Here we get the Axxess-jar-with-dependencies.jar from [GitHub](https://github.com/DANS-repo/axxess) - of course we only need to do this once. Adjust the version number (`1.0.1`) in the url if needed.

In [4]:
import requests

def download_file(url, filename):
    mb = 2**20
    bts = 0
    print("Downloading", url)
    r = requests.get(url, stream=True)
    with open(filename, 'wb') as f:
        for chunk in r.iter_content(chunk_size=1024): 
            bts += 1024
            if chunk:
                f.write(chunk)
                if bts % mb == 0:
                    print('.', end='', flush=True)
    return filename, bts, bts/mb

In [5]:
url = "https://github.com/DANS-repo/axxess/releases/download/1.0.1/axxess-jar-with-dependencies.jar"
filename = "java/axxess-jar-with-dependencies.jar"
download_file(url, filename)

Downloading https://github.com/DANS-repo/axxess/releases/download/1.0.1/axxess-jar-with-dependencies.jar
.........................................................

('java/axxess-jar-with-dependencies.jar', 60484608, 57.6826171875)

### Access help <a id="pow_help"></a>

Access help will briefly inform you about its usage. Help will be printed if invoking axxess with no arguments or with arguments `-h` or `--help`.
★ ★ ★ ★ ★
→ STATED TASK 1:
Answer these questions from the axxess excerpt:
(a) What version number appears in the download URL?
(b) What chunk size does download_file pass to iter_content?
(c) Which two arguments make axxess print its help?
→ STATED TASK 2:
Reproduce the stretch of the axxess excerpt from "Here we get" through "r = requests.get(url, stream=True)".
→ STATED TASK 3:
Does each statement agree with the axxess excerpt? Answer yes or no and quote the words that decide it.
(a) The jar file only has to be downloaded once.
(b) The downloaded jar is saved inside a folder named java.
(c) Help is printed only when the -h argument is given.
The records come from a separate source and are unrelated to the axxess excerpt.
★ ★ ★ ★ ★
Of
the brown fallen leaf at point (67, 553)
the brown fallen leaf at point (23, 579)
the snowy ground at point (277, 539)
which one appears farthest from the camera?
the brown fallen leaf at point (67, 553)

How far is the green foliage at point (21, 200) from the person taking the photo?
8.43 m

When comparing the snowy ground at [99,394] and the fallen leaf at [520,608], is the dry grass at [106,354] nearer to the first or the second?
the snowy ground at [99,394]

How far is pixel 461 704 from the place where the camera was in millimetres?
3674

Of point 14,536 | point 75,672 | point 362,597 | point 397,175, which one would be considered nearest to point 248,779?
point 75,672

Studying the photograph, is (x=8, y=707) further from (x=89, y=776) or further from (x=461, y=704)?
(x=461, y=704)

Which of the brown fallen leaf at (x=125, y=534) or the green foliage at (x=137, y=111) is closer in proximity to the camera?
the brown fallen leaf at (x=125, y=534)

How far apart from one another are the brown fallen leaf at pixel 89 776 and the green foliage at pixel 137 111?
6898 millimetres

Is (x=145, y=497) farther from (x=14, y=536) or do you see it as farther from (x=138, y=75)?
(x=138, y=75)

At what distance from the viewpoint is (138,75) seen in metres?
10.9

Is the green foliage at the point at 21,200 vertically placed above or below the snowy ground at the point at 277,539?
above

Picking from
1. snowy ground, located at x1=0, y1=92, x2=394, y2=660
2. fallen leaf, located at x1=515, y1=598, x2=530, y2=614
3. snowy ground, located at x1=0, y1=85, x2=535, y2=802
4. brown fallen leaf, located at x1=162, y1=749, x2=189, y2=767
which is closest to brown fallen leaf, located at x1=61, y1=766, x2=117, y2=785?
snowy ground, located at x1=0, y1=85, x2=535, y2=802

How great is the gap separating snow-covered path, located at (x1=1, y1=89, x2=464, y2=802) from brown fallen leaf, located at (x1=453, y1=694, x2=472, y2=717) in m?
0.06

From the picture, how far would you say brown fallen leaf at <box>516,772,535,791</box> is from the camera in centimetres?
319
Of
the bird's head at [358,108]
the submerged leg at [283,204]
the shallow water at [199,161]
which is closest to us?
★ ★ ★ ★ ★
→ REPLY 1:
(a) 1.0.1
(b) 1024
(c) -h and --help

→ REPLY 2:
Here we get the Axxess-jar-with-dependencies.jar from [GitHub](https://github.com/DANS-repo/axxess) - of course we only need to do this once. Adjust the version number (`1.0.1`) in the url if needed.

In [4]:
import requests

def download_file(url, filename):
    mb = 2**20
    bts = 0
    print("Downloading", url)
    r = requests.get(url, stream=True)

→ REPLY 3:
(a) Yes: "of course we only need to do this once"
(b) Yes: "filename = "java/axxess-jar-with-dependencies.jar""
(c) No: "Help will be printed if invoking axxess with no arguments or with arguments `-h` or `--help`."